-- Required work --
Read the records beneath this task and copy every line that contains the string "vote".

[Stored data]
BEGIN

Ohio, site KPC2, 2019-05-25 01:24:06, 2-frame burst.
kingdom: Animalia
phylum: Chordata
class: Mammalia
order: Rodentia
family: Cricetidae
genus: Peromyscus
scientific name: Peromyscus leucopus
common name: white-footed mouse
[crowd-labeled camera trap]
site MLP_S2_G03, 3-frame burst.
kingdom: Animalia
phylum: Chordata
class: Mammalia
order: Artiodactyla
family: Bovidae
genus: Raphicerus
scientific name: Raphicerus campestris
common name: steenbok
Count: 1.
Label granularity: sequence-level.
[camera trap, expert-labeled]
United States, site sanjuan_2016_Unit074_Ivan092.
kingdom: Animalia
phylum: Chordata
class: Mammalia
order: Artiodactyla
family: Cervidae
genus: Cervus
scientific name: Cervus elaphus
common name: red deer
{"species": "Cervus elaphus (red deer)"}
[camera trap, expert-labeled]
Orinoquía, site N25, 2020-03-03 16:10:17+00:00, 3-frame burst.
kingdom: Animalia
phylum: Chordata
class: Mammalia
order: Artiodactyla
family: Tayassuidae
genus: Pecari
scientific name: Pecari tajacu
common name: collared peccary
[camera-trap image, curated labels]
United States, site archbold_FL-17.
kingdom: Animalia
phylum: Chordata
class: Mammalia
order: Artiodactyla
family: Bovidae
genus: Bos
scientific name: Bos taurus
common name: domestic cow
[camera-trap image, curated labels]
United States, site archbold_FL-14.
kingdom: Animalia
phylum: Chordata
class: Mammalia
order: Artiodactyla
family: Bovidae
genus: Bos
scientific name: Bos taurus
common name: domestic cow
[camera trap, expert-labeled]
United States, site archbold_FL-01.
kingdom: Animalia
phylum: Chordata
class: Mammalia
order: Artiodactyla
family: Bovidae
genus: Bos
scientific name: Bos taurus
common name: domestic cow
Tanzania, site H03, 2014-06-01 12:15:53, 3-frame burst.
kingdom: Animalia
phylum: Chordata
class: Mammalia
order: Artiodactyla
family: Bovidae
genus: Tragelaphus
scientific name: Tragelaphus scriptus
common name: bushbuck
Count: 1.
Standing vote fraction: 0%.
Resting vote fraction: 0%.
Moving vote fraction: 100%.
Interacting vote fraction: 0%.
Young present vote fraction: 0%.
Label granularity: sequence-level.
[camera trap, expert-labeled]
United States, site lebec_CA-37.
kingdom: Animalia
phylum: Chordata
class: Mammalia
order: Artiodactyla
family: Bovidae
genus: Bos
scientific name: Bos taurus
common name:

END

-- Exercise response --
Standing vote fraction: 0%.
Resting vote fraction: 0%.
Moving vote fraction: 100%.
Interacting vote fraction: 0%.
Young present vote fraction: 0%.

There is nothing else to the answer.